Reputation: 93
I have this dataframe in pyspark.
+----------------------+------------------+------------+------------+
| transaction_date| id|latest_quote|policy_price|
+----------------------+------------------+------------+------------+
| 16/12/2022|0063t000013qmPFAAY|2022-11-25 | 899.18|
| 16/12/2022|0063t000013qQNTAA2|2022-11-30 | 3147.78|
+----------------------+------------------+------------+------------+
and i need this.
+--------------------------------------------------------------------------------------+
|unique_column
|
+--------------------------------------------------------------------------------------+
|{"transaction_date":"16/12/2022", "trans_opp":[
|
| {"id":"0063t000013qmPFAAY", "latest_quote":"2022-11-25", "policy_price":"899.18"},
|
| {"id":"0063t000013qQNTAA2", "latest_quote":"2022-11-30", "policy_price":" 3147.78"}]}|
+--------------------------------------------------------------------------------------+
The idea is all rows stay in one column call unique_column and one row,
Upvotes: 1
Views: 33
Reputation: 1858
I didn't use exactly the same dataframe you used to ask the question, but I the column names are the in my solution:
df = spark.createDataFrame([
(1, 2, 3, 4),
(1, 6, 7, 8)
], ['transaction_date', 'id', 'latest_quote', 'policy_price'])
df = (
df
.groupBy('transaction_date')
.agg(f.collect_list(f.struct(f.col('id'), f.col('latest_quote'), f.col('policy_price'))).alias('trans_opp'))
.withColumn('unique_column', f.struct(f.col('transaction_date'), f.col('trans_opp')))

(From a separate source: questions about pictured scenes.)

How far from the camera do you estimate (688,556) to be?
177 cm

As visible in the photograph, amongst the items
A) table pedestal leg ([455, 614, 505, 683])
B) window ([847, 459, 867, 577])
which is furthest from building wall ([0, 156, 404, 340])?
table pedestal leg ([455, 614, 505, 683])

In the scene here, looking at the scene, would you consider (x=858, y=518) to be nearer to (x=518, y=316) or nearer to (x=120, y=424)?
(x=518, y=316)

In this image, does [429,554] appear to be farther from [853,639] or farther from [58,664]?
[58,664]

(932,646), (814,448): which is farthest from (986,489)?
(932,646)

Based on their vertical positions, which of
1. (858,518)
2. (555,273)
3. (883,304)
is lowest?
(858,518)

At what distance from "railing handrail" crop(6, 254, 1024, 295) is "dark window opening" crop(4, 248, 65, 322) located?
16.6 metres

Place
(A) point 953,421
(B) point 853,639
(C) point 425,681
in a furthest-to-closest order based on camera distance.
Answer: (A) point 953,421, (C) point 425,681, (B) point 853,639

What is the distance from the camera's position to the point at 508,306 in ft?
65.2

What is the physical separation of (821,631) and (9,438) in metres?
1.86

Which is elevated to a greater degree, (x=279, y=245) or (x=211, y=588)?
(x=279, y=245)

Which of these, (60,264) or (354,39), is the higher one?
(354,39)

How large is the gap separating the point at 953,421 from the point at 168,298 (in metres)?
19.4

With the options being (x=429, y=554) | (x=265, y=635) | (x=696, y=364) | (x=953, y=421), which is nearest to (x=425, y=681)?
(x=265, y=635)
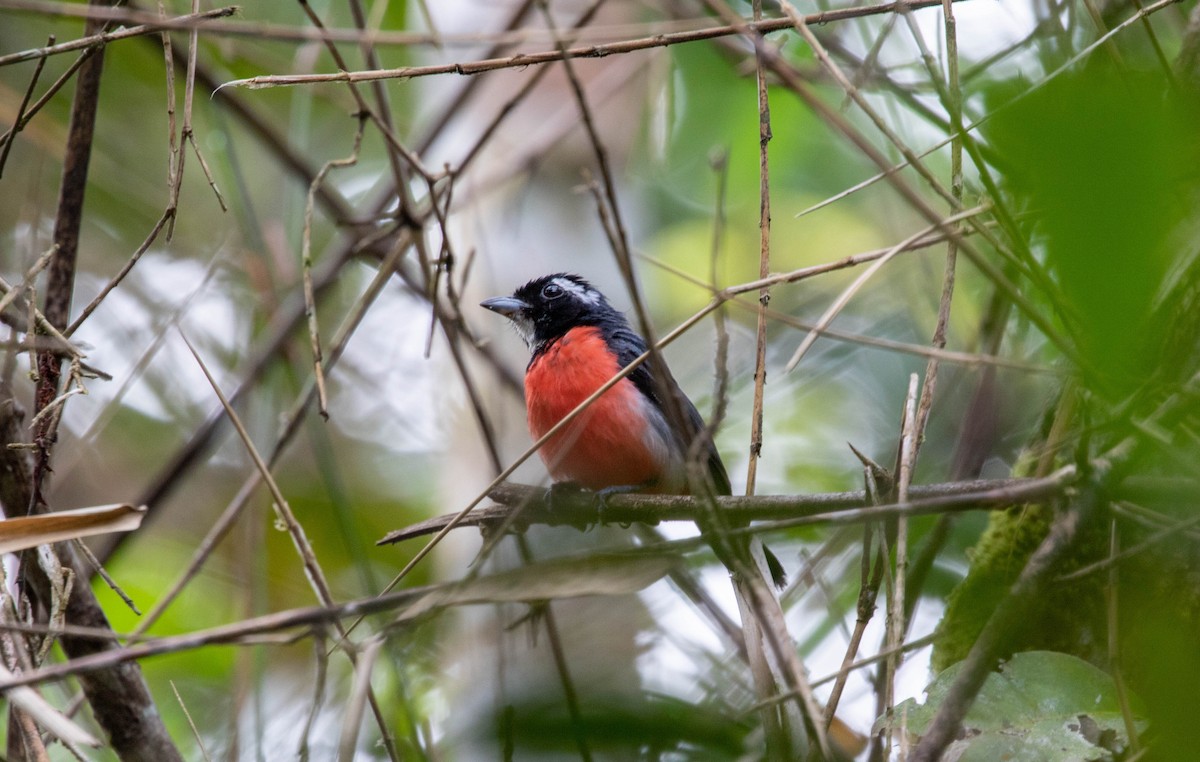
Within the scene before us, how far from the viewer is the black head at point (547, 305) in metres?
5.81

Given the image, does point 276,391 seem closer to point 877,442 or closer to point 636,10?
point 877,442

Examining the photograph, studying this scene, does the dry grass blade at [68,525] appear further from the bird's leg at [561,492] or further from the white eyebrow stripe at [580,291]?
the white eyebrow stripe at [580,291]

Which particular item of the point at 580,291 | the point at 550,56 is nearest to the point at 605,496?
the point at 580,291

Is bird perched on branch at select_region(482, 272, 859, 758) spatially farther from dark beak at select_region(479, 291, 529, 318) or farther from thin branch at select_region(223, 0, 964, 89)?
thin branch at select_region(223, 0, 964, 89)

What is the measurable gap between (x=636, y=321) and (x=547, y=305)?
554mm

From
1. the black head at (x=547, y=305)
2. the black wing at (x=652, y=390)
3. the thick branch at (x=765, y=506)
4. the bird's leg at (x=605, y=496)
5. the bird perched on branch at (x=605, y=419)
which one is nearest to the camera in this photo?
the thick branch at (x=765, y=506)

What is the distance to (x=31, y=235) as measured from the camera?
4137 millimetres

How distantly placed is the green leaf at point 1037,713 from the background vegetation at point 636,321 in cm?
1

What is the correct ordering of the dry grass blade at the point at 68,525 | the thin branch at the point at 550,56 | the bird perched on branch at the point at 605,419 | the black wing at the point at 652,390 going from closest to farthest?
the dry grass blade at the point at 68,525 < the thin branch at the point at 550,56 < the black wing at the point at 652,390 < the bird perched on branch at the point at 605,419

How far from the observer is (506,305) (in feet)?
18.8

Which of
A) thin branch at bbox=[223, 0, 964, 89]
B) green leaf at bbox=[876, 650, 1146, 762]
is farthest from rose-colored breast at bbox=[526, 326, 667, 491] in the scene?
green leaf at bbox=[876, 650, 1146, 762]

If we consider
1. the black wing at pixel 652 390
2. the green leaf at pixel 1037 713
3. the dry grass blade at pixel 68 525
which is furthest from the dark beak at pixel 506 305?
the green leaf at pixel 1037 713

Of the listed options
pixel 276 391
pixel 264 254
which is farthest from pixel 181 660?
pixel 264 254

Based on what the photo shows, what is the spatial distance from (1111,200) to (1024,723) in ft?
6.09
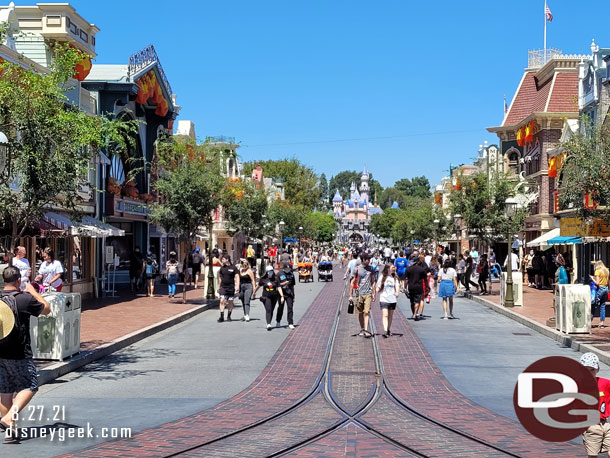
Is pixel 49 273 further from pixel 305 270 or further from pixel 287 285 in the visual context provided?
pixel 305 270

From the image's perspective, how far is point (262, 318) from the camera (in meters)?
22.3

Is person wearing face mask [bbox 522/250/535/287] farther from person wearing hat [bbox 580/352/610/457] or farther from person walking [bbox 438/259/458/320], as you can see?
person wearing hat [bbox 580/352/610/457]

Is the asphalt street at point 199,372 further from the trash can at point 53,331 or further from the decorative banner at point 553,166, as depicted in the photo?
the decorative banner at point 553,166

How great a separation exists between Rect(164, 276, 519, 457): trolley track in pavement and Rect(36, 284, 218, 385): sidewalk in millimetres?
3907

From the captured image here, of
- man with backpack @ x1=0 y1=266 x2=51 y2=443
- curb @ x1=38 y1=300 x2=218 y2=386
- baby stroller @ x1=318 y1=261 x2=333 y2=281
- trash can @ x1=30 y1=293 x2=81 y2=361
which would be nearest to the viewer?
man with backpack @ x1=0 y1=266 x2=51 y2=443

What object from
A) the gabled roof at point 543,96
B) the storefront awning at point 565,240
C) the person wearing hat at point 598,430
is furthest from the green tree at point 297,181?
the person wearing hat at point 598,430

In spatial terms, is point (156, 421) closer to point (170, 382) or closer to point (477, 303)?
point (170, 382)

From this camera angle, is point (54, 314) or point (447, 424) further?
point (54, 314)

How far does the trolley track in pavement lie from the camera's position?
803cm

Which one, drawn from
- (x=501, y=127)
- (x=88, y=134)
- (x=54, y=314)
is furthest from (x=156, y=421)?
(x=501, y=127)

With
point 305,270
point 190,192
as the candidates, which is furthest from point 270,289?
point 305,270

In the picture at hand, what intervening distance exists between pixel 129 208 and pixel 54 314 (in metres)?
22.2

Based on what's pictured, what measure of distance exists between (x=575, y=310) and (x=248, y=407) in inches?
369

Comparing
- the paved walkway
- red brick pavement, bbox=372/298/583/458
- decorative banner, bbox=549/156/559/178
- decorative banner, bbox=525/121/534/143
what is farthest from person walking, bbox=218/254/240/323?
decorative banner, bbox=525/121/534/143
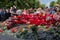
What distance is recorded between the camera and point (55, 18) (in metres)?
14.4

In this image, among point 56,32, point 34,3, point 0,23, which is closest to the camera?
point 56,32

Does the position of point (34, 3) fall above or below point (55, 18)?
below

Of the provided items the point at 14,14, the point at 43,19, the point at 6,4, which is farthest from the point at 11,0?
the point at 43,19

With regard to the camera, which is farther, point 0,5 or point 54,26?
point 0,5

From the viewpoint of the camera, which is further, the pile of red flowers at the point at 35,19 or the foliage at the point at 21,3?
the foliage at the point at 21,3

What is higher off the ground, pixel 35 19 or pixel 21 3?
pixel 35 19

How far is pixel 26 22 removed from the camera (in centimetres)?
1513

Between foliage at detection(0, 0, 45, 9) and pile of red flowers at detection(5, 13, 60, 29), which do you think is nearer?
pile of red flowers at detection(5, 13, 60, 29)

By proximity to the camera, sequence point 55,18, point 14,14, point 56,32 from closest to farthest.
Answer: point 56,32
point 55,18
point 14,14

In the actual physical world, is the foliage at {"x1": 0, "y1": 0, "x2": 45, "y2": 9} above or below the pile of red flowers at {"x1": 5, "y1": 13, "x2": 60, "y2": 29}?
below

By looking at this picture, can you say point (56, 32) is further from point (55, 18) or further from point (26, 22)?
point (26, 22)

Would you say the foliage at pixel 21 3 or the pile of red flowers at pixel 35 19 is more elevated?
the pile of red flowers at pixel 35 19

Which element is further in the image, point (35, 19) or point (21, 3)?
point (21, 3)

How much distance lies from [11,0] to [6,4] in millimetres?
959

.withColumn('unique_column', f.to_json(f.col('unique_column')))
.select('unique_column')
)
df.show(truncate= False)
output:
+---------------+
|unique_column |
+--------------------------------------------------------------------------------------------------------------------------+
|{"transaction_date":1,"trans_opp":[{"id":2,"latest_quote":3,"policy_price":4},{"id":6,"latest_quote":7,"policy_price":8}]}|
+--------------------------------------------------------------------------------------------------------------------------+
Upvotes: 1